This is a cool idea and actually a pretty nice use case for Prodigy. Your plan sounds reasonable and I’m pretty confident you’ll be able to train a classifier to detect BAD_GRAMMAR
. But ultimately, it comes down to experimenting with different approaches.
I think the first step could be to narrow down the selection of examples you’re annotating. In order to train a classifier, you need enough “positive” examples to start with, so that the model can learn what you’re looking for (instead of only what you’re not looking for). You can include this logic in a custom recipe to filter your stream, or use it as a separate pre-processsing script that you run over your corpus to extract data for annotation.
spaCy’s rule-based matcher is pretty powerful and lets you create patterns as a list of dictionaries, with one dictionary describing a token. You can specify one or more token attributes and their values – for example, part-of-speech tags, dependencies, the lowercase or exact text, the token’s shape, or boolean flags like IS_PUNCT
, LIKE_NUM
etc. Here are some possible example patterns:
bad_grammar_patterns = [
[{'POS': 'NOUN'}, {'POS': 'NOUN'}], # two consecutive nouns
[{'LOWER': 'foo'}, {'LOWER': 'bar'}], # wrong spelling of "foobar" as two words
[{'ORTH': '.'}, {'IS_LOWER': True}] # a period followed by a lowercase word
]
Just be creative and try out different options Even if a pattern doesn’t always mean bad grammar, it can still be a good idea to include it. You’ll be annotating and accepting/rejecting the results anyways, and giving the model examples of combinations that are only sometimes correct in certain contexts might actually have a positive impact on accuracy. Also, when creating the patterns, make sure to double-check that spaCy tokenizes the text the way you think it does – especially if you’re including punctuation or more complex rules.
import spacy
from spacy.matcher import Matcher
nlp = spacy.load('your_nb_model')
matcher = Matcher(nlp.vocab)
matcher.add('BAD_GRAMMAR', None, *bad_grammar_patterns)
# do this for lots of documents
doc = nlp(SOME_NORWEGIAN_TEXT)
matches = matcher(doc)
If the Doc
contains a match, you can add its text to your list of annotation examples, and save them out in a format like JSONL to annotate them with Prodigy.

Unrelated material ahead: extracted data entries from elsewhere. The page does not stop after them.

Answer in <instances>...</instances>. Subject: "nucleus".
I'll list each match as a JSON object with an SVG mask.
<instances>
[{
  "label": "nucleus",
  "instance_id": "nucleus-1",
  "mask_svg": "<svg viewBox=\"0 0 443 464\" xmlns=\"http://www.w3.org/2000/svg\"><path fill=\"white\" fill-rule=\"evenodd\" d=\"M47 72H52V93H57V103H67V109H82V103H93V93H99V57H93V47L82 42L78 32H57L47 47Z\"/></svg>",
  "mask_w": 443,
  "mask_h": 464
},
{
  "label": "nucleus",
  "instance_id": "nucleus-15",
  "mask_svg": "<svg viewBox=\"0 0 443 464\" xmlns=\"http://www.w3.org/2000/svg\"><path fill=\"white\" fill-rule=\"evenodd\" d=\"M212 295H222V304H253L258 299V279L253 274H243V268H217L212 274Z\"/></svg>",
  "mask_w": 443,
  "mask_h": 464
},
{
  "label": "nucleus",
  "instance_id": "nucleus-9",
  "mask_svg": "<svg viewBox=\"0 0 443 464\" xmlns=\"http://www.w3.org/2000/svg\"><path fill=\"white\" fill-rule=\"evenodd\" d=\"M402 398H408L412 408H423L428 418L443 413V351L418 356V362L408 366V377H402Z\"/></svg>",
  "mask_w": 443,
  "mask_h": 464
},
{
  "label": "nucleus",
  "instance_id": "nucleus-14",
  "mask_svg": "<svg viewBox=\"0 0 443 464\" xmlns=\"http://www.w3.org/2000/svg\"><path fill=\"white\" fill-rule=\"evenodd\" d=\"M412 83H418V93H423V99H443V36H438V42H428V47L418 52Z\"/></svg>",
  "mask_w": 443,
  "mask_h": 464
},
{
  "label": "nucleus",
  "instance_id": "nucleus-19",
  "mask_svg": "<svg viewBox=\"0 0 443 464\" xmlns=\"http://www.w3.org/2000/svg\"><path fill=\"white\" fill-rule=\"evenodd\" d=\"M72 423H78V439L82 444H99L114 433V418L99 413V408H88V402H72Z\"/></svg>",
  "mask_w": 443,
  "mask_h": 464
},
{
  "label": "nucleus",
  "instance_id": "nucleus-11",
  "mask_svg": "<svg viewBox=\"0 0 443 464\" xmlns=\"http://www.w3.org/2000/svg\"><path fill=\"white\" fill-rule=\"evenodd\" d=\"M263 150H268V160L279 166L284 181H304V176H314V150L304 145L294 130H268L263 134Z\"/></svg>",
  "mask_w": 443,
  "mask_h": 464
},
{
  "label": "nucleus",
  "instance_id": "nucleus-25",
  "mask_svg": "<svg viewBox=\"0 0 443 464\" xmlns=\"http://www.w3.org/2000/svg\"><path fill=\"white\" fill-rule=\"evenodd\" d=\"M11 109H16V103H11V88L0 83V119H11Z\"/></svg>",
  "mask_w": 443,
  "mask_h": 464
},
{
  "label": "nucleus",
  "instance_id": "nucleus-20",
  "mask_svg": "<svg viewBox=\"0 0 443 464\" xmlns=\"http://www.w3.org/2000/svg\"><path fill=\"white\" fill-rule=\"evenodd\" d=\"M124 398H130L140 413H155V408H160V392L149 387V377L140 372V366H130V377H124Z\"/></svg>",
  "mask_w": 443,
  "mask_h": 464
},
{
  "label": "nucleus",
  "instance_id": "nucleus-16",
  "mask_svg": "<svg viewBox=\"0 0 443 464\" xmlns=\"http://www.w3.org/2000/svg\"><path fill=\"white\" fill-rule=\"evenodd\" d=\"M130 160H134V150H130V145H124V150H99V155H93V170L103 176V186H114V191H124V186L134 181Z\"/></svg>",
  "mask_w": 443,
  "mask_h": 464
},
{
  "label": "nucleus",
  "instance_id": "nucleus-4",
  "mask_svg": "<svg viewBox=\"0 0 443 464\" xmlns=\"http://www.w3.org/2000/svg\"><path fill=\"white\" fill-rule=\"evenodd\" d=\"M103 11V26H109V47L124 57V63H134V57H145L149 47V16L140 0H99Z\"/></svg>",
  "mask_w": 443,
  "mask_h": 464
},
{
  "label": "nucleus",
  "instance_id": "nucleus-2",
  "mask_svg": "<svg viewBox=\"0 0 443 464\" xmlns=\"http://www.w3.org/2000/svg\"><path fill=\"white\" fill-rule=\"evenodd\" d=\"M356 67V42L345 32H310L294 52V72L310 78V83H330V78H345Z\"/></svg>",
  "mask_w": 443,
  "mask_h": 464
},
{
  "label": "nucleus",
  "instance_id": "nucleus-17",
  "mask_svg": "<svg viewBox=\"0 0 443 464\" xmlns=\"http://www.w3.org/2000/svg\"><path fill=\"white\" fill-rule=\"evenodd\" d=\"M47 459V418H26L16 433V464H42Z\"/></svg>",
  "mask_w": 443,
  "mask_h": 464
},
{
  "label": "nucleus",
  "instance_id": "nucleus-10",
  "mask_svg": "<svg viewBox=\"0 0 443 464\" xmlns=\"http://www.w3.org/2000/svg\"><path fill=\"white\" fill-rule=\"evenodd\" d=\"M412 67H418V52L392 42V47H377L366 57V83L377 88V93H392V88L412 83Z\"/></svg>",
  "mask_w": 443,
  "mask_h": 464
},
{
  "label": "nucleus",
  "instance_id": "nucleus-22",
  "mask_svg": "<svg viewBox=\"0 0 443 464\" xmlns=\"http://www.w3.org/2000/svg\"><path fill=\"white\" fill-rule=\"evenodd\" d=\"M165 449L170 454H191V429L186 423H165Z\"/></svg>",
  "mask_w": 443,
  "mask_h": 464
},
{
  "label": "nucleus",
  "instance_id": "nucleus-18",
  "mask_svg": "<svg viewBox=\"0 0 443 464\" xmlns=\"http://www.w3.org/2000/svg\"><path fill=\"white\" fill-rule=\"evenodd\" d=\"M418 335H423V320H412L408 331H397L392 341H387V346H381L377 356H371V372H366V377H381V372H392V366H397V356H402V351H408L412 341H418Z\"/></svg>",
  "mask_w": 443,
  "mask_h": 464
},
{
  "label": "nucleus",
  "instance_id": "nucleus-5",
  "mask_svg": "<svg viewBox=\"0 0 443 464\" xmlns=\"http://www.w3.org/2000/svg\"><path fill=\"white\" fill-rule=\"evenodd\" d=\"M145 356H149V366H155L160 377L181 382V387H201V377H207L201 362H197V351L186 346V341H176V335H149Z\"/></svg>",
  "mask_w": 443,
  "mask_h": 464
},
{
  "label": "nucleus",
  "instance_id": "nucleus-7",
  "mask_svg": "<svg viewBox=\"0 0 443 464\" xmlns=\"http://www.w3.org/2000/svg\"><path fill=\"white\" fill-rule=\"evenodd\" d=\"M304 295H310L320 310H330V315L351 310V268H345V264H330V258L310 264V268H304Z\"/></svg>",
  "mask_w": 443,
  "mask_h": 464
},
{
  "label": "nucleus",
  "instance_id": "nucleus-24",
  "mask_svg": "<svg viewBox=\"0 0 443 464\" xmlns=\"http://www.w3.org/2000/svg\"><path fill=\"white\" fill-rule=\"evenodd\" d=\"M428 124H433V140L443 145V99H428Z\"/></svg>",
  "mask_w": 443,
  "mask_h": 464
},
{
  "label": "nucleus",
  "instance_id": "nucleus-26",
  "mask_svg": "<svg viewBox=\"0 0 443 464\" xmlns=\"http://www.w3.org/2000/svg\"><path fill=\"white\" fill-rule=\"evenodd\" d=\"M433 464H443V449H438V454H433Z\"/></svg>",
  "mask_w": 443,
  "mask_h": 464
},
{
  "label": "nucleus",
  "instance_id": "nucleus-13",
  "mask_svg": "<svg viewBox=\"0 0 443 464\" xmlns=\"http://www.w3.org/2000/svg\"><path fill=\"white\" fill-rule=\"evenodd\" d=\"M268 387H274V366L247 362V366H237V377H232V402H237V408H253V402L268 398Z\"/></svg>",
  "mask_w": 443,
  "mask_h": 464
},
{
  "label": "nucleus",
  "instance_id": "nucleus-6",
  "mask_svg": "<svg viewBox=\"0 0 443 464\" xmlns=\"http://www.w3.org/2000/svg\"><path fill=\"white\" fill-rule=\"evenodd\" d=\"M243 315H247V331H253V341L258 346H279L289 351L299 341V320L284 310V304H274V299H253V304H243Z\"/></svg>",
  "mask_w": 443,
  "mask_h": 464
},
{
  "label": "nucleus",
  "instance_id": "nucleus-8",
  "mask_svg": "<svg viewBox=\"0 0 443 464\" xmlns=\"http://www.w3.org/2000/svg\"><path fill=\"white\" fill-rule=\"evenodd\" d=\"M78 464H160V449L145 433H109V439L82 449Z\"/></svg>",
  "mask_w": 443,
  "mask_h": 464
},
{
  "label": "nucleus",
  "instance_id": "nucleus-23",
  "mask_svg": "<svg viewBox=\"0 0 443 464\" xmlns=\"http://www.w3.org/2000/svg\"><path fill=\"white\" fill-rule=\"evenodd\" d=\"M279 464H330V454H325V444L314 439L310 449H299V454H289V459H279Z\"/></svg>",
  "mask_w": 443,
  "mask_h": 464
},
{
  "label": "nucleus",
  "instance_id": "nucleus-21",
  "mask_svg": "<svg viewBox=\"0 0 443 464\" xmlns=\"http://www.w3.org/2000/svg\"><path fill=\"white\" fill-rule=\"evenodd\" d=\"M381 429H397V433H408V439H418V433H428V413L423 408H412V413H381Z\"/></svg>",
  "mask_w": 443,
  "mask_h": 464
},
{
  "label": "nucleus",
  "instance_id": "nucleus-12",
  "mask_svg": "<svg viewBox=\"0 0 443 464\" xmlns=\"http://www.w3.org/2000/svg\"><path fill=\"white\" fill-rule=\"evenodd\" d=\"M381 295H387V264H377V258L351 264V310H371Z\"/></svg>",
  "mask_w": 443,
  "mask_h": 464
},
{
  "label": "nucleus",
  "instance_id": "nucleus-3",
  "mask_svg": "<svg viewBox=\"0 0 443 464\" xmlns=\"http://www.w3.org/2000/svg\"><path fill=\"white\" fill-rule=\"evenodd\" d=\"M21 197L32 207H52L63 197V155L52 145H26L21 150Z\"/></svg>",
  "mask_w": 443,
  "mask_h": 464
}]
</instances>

Instead of using the textcat.teach
recipe straight away, you might want to try using the mark
recipe first to go through the examples without the active learning component. Scoring and resorting the stream will be useful later on – but for now, you just want to annotate as many examples as possible based on your patterns:
prodigy mark nb_bad_grammar data.jsonl --label BAD_GRAMMAR --view-id classification
Since the mark
recipe will just render the task as it comes in, you could also add a "spans"
property to the task to highlight the span of text matched by your list of bad grammar patterns. This can be useful to debug and improve the patterns, and makes it easier to see why that text was selected for annotation. The Matcher
gives you the start and end token of each match, so you can create the spans programmatically:
spans = []
for match_id, start, end in matches:
span = doc[start:end] # the matched slice of the doc
spans.append({'start': span.start_char, 'end': span.end_char})
Assuming the matcher rules are detailed enough and your data contains enough examples, you should be able to have a decent number of accept
s for your “bad grammar” dataset to get over the “cold start problem”. Not all matches are going to be examples of bad grammar – but this is actually very good, and potentially lets you find ambiguities and exceptions to the rules that are important to learn as well.
Once you’ve annotated a decent number of examples (like, a few hundred, ideally with at least 50% accept), you can run textcat.batch-train
and see what the model is learning so far. If the results look promising, you can also run textcat.train-curve
to show training results after using 25%, 50%, 75% and 100% of the training data. If you see an increase in accuracy within the last 25% (i.e. between 75% and 100% of the data), it’s likely that the accuracy will improve further if you collect more examples similar to the existing training data.
The next step could be to export your trained textcat model and improve it by running it over raw, unfiltered data using textcat.teach
. This means that you’re letting Prodigy use your pre-trained classifier to select examples from the stream, based on the BAD_GRAMMAR
scores it assigns for each text. By default, Prodigy will select the examples your model is most uncertain about, i.e. the ones with a prediction closest to 50/50.
The model you specify on the command line can be a model package, or a path to a model data directory. So you can simply point it to the directory created by the previous batch-train step:
prodigy textcat.teach nb_bad_grammar /path/to/model raw_data.jsonl --label BAD_GRAMMAR
What happens next is hard to predict and depends on your data. If accuracy improves further after training on the additional examples generated with textcat.teach
, you’re likely on the right track. If not, you might want to go back to the previous step, annotate more examples using the patterns and pre-train the model some more, before using the active learning-powered recipes.
I hope this was helpful so far. Good luck and definitely keep us updated on the progress!